In defense of Hank Paulson and Ben Bernanke, they have to be thinking about United States Bank that was not bailed out at the beginning of the depression and led to the rest of the bank failures.
Oskar Shapley
Sep 20 2008 at 11:21am
I want to see the excess inventory of unoccupied housing go way down.
I want to see excess inventory burned down like coffee in Brazil during the Great Depression. It’s the fastes way of bringing prices into equilibrium. Might be even cheaper than pumping liquidity into the banking system.
SheetWise
Sep 20 2008 at 7:03pm
I want to see excess inventory burned down like coffee in Brazil during the Great Depression. It’s the fastest way of bringing prices into equilibrium. Might be even cheaper than pumping liquidity into the banking system.
Broken window fallacy. It needs to be revalued with information. The current “crisis” is a man made (i.e. invented, by design) political event. There’s only about $1.2 trillion total in subprime mortgages, of which only ~10% are in default — and then we should credit the owners of that debt with a substantial underlying value. Under current accounting rules, they consider the entire CDO a loss. The issue here was/is liquidity — not solvency.
Time is the currency of this situation. There will be winners and losers, and how the government proceeds — determining who wins and who loses, and how that correlates with their risk management — will determine whether there’s confidence.

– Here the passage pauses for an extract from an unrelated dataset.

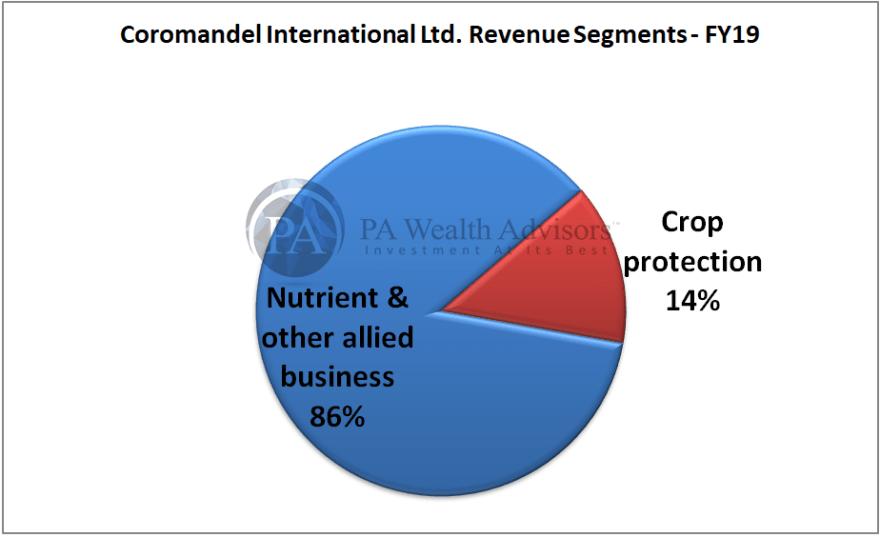 research report of coromandel with revenue classification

Thank God it’s the Fed and not the courts.
Since liquidity and credit worthiness is the game, the game should be played as agreed. In that light, there will be losers. The losers will be investors — not mortgage holders, and not the government.
The government is simply allowing a smooth transition, buffering the cash flow.
Imagine if you lived in a small town with one grocery store who everyone depended on for their supplies. This grocer becomes insolvent, declares bankruptcy, and is about to close their doors. Would the community be correct in making loans to keep their doors open until alternative services were in place? I would say yes — as long as their influx of capital subordinated all other debts, and their immediate intentions were to transfer the existing assets to other providers ASAP.
This whole mess is about investment consolidators designing products which cannot fail because they’ve partnered with other investment consolidators who cannot fail because …
If there’s going to be incest in the investment community, lets have some transparency. Let the winners win, and the losers lose.